В их хмурых взорах Жюльену никогда не удавалось прочесть ничего, кроме чувства удовлетворенной физической потребности после обеда и предвкушения физического удовольствия перед едой. Вот каковы были люди, среди которых ему надлежало выделиться. Однако Жюльен не знал одного, — и никто не собирался его в это посвящать, — а именно: что быть первым по различным предметам, как, например, по догматике, истории церкви и прочее и прочее, словом, по всему, что проходят в семинарии, считалось в их глазах просто-напросто грехом гордыни. Со времени Вольтера, со времени введения двухпалатной системы, которая, в сущности, есть не что иное, как недоверие и личное суждение, и которая прививает умам народным гнусную привычку не доверять, французская церковь поняла, что истинные ее враги — это книги. Смиренномудрие — превыше всего в ее глазах. Преуспеяние в науках, и даже в священных науках, кажется ей подозрительным, и не без основания. Ибо кто сможет помешать просвещенному человеку перейти на сторону врага, как это сделали Сийес или Грегуар? Церковь трепещет и цепляется за папу, как за свой единственный якорь спасения. Только папа может пресечь личные суждения да при помощи благочестивой пышности своих придворных церемоний произвести некоторое впечатление на пресыщенный и растленный ум светских людей.
Жюльен, наполовину угадывая эти многообразные истины, которые старательно опровергаются всем, что произносится в семинарии, постепенно впадал в глубокое уныние. Он много занимался и быстро овладевал всяческими знаниями, весьма полезными для служителя церкви, в высшей степени лживыми, на его взгляд, и не внушавшими ему ни малейшего интереса. Он полагал, что больше ему, собственно, нечего делать.

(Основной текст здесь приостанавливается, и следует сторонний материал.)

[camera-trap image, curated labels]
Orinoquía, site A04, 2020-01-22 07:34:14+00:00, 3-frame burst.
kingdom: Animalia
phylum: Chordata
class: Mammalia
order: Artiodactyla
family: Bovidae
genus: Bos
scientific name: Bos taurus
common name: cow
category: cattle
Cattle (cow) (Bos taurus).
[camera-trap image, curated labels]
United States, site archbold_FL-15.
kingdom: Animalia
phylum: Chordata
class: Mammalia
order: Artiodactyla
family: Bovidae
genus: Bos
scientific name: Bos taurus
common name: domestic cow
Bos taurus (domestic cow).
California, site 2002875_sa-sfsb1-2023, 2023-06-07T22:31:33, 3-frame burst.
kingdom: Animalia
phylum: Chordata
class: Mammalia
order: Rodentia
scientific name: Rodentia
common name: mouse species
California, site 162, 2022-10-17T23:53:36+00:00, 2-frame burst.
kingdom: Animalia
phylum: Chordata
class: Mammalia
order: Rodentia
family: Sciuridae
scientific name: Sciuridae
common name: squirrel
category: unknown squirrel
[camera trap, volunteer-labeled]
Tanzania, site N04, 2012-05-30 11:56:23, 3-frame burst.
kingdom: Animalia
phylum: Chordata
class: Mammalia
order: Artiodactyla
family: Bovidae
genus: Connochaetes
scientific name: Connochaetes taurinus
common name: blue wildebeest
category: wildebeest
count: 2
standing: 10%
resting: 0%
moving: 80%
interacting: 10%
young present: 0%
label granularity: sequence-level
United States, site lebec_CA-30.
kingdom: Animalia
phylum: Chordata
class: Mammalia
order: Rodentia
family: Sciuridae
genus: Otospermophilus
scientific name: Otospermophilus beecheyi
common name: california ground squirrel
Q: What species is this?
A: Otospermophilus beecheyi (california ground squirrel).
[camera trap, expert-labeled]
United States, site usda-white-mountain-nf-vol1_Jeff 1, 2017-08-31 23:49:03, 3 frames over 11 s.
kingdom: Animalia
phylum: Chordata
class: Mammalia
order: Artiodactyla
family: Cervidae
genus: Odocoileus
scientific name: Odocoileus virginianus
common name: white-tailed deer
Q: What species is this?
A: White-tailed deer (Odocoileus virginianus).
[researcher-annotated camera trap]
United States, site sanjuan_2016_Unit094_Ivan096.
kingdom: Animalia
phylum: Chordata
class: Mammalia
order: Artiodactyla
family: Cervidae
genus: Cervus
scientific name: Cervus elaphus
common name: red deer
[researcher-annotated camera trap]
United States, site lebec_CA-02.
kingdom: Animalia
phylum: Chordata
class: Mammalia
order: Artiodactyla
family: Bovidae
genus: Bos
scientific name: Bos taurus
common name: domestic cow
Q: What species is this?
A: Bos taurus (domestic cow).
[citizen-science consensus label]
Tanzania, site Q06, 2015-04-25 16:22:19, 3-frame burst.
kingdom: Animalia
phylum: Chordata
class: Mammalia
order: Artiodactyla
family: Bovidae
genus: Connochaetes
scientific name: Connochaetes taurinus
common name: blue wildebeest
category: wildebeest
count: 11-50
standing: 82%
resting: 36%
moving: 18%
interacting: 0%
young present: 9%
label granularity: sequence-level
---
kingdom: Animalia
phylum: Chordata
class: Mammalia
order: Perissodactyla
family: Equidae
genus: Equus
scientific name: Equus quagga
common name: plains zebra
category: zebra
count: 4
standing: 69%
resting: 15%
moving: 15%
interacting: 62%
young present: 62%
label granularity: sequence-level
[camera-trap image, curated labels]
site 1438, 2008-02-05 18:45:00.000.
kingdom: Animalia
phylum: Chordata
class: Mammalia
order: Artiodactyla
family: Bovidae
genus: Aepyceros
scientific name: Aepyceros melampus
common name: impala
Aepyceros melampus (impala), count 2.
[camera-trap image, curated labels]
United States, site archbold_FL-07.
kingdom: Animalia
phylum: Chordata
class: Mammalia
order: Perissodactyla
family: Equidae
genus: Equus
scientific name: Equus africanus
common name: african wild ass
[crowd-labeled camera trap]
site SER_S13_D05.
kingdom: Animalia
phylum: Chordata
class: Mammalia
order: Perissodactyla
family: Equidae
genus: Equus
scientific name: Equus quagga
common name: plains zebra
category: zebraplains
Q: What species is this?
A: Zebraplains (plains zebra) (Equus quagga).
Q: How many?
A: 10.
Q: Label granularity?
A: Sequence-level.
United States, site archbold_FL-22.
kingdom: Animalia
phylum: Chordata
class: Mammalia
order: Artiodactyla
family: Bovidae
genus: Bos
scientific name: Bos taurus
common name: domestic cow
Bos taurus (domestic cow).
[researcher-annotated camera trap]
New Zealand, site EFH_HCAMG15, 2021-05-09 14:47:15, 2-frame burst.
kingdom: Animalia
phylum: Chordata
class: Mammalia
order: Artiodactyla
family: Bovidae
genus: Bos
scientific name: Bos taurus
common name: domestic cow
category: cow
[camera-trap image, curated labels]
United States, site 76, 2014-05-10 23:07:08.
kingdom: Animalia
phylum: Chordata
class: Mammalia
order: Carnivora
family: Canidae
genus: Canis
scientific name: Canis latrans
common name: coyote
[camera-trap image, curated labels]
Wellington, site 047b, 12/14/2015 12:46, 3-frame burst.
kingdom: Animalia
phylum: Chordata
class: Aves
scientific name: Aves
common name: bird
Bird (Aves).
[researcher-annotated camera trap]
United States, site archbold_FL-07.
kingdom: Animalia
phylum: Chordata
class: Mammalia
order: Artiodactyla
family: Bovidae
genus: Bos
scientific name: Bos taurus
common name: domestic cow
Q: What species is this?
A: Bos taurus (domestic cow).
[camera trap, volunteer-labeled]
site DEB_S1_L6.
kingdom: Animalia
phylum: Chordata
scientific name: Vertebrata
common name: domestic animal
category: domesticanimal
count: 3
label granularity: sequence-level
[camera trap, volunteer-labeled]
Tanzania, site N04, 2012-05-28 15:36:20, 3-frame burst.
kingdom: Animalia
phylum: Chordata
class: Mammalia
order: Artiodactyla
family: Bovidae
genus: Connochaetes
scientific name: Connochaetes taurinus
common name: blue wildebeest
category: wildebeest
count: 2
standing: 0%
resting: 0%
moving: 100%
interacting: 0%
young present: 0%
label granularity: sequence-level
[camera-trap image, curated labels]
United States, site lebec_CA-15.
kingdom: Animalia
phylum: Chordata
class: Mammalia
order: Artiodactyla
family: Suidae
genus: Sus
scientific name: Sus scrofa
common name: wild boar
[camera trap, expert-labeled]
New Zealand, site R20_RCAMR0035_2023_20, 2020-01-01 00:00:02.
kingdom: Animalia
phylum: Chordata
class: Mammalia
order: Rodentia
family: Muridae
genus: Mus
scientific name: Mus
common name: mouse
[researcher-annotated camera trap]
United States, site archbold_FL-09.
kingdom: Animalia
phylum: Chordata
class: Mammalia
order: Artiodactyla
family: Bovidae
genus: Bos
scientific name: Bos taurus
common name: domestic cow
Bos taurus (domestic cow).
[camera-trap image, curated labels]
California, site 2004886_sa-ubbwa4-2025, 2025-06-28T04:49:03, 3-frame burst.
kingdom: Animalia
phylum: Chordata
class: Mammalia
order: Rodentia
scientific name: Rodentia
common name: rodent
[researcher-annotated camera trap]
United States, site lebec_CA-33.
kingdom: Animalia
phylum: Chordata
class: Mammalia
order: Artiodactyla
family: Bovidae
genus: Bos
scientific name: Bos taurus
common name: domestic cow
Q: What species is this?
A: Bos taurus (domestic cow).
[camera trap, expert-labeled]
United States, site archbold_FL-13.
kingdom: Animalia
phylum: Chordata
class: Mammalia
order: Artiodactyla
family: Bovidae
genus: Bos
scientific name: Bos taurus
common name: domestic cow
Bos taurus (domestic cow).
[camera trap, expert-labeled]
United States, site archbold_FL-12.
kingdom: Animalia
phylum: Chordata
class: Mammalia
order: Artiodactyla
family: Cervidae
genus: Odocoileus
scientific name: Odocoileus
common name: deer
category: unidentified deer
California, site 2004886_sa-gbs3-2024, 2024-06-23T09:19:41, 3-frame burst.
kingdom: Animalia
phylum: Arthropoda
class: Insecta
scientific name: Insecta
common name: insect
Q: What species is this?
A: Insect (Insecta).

«Неужели же все на свете забыли обо мне? — думал он. Он не знал, что г-н Пирар получил и сжег немало писем с дижонским штемпелем, в которых, несмотря на благопристойный стиль, угадывалась самая неудержимая страсть и чувствовалось, что страшные муки раскаяния гнетут и преследуют эту любовь. «Тем лучше, — думал аббат Пирар, — по крайней мере этот юноша любил все-таки верующую женщину».
Однажды аббат Пирар вскрыл письмо, которое можно было прочесть только наполовину, так оно все расплылось от слез: это было прощание с Жюльеном навек. «Наконец-то, — было написано в письме, — господь даровал мне милость и заставил меня возненавидеть не того, кто был причиной моего греха, ибо он всегда останется для меня самым дорогим, что есть на свете, а самый грех мой. Жертва принесена, друг мой. И, как видите, это стоило мне немалых слез. Забота о спасении тех, кому я принадлежу, тех, кого вы так любили, одержала верх. Господь наш — справедливый, но грозный — теперь уже не обрушит на них гнев свой за грехи матери. Прощайте, Жюльен, будьте справедливы к людям». Эти последние прощальные слова в конце письма почти невозможно было разобрать. В письме прилагался дижонский адрес, хотя при этом выражалась надежда, что Жюльен воздержится отвечать на это письмо, а если и ответит, то в таких выражениях, которые женщина, обратившаяся к добродетели, могла бы прочесть, не краснея.
Меланхолия Жюльена вкупе с тем скудным питанием, которым снабжал семинарию некий поставщик обедов по 83 сантима за порцию, стала сказываться на его здоровье, как вдруг однажды утром у него в келье неожиданно появился Фуке.
— Наконец-то я до тебя добрался. Пятый раз, не в упрек тебе будь сказано, я нарочно приезжаю в Безансон, чтобы повидаться с тобой. И всякий раз вижу перед собой одну и ту же деревянную рожу. Уж я тут поставил кое-кого караулить у ворот семинарии. Да почему же ты, черт побери, никогда не выходишь?